The central government has to ensure local governments' commitment to migrant housing through both profound reforms and financial incentives. For example, the public finance system should be reformed to allow local governments to keep a larger share of their budgetary revenue and diversify their revenue sources with more long-term, stable tax revenues replacing the lump-sum land-based revenues.

At the same time, the central and the local government should work together to mobilise developers, employers and urban villages to provide affordable housing through incentives such as low-interest loans, cheap land and tax breaks, and reforms in the land and housing system.  

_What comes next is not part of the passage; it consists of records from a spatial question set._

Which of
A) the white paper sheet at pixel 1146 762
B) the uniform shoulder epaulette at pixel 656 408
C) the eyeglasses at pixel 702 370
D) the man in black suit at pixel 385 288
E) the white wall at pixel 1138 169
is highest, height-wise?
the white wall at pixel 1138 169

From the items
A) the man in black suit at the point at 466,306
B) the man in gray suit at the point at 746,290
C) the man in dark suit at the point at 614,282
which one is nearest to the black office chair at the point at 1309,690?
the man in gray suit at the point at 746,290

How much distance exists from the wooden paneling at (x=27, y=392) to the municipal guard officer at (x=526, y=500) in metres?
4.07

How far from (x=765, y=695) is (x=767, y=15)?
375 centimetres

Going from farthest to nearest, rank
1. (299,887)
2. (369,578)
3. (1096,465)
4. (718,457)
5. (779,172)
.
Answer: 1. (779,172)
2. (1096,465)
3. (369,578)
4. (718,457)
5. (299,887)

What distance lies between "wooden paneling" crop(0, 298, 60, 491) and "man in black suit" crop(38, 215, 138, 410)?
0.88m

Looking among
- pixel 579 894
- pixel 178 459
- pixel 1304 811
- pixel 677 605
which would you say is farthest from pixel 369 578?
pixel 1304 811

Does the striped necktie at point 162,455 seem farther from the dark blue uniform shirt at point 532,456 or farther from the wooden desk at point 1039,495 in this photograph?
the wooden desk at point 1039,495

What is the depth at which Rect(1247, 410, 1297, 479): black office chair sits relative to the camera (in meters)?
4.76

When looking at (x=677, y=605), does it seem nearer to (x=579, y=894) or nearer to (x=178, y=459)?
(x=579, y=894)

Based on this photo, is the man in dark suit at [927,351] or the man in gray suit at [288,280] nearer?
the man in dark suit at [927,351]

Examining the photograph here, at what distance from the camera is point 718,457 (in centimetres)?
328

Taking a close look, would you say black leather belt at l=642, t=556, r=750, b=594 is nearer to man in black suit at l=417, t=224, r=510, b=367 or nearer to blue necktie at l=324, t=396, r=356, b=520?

In particular, the government should fully recognise suburban villagers’ land rights, and allow their collectively owned land to enter the land and housing market directly. With the existing dual land system in China, only local municipal governments can convert rural land into urban land for urban development. This monopolised rural-urban land conversion by the local government needs to be abolished, and housing provision by urban villages should be legalised/formalised.

In addition, as most industrial land is not used very intensively in China, employers should be encouraged to use vacant industrial land for housing development where appropriate; and developers should be required to provide affordable housing to migrants and other urban poor through inclusionary housing.  

These reforms will result in a large supply of decent, affordable housing in both the public and private sector. Only then will millions of migrants achieve their housing dream in cities.